There are many structures that could be causing low back pain, and in some instances there will be multiple structures involved.  Here are just a couple of examples of what structures and why they could be causing discomfort:

  • Muscle:  overuse or a muscle strain can give pain causing the muscle to spasm and give pain, stiffness or feeling of tightness
  • Disc:  an oval shaped structure in between the vertebral bones (you might be interested in our article, I’ve slipped my disc!!).  The disc could be bulging and pressing against a nerve.
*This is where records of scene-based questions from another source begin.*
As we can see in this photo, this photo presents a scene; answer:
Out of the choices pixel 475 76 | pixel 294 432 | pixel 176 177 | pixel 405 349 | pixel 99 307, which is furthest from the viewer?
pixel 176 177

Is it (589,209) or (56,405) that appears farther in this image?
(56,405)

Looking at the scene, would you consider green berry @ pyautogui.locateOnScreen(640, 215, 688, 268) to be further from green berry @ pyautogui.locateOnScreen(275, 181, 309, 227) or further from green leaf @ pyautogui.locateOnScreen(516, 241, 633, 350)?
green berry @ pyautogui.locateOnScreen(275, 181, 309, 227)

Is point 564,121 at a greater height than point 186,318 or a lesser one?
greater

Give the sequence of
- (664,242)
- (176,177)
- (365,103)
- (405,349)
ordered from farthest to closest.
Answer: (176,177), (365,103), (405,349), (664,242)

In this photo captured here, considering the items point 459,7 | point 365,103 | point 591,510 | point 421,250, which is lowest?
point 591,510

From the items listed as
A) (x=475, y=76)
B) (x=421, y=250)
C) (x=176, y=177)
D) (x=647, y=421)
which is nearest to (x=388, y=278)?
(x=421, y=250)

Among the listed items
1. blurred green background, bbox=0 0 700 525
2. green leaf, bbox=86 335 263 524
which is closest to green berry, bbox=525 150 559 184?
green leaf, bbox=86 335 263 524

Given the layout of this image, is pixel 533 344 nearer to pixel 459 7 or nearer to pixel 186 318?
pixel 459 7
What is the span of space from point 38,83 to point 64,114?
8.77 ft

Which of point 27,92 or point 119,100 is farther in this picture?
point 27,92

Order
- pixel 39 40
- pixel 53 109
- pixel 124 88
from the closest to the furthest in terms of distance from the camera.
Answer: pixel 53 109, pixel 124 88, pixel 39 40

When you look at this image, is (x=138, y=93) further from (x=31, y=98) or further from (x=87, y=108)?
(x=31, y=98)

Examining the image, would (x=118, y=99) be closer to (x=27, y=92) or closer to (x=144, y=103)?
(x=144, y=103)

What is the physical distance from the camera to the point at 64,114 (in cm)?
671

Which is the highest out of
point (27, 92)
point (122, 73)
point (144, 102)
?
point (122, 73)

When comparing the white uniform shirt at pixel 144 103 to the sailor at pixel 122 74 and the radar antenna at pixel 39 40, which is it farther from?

This can give localised pain or even referred sensations.

    Lumbar Spine Disc

    Lumbar Spine Disc

  • Sacroilliac joint(s) (SIJ):  the joints that make up the base of the spine.  The sacrum is the very bottom of the spine with both ilia attached to it on the sides.  Both ilia join together at the front forming the symphysis.

    Sacro Illiac Joint

    The Sacro-Illiac Joint

  • Facet joints:  the joints that are sitting at the back of the spine.  When strained or in case of an inflammation they can give a significant amount of pain localised or even with radiating pain.

    Facet Joint

    Facet Joint

  • Bone fracture:  in rare cases over use injuries may result in stress fractures in the spine, usually in athletes, especially those that are still growing, also severe trauma can cause fractures
  • Bone bruising:  due to a contusion or trauma there can be bruising within the bone causing pain.
  • Referred pain from organs:  kidney stones for example can give severe low back pain.

It’s Complicated…

So, looking at all the risk factors and all the different structures that can cause back pain it is not easy to give a straight forward answer to what can be causing your back discomfort.  However, when you are assessed by a physiotherapist, he or she will take in account all the risk factors, look at your personal situation and do a range of specific tests to accurately determine the source of your symptoms are coming from and what needs to be done next.  In some cases advice with exercises will be enough to manage the problem.  In other cases we use deep tissue massage, fascial release and manual therapy techniques.   If required we can send you for a x-ray, MRI/CT/bone scan or even refer you to a GP (general practitioner) or specialist.  In some, more complex cases a team of people will be taking care of your situation.

When you have low back pain with any of the above mentioned symptoms at The Healthy Body Company we will do our best to pinpoint what the cause of your problem is and give you a specific course of action.   I believe that every person is individual and needs personal management of their low back pain.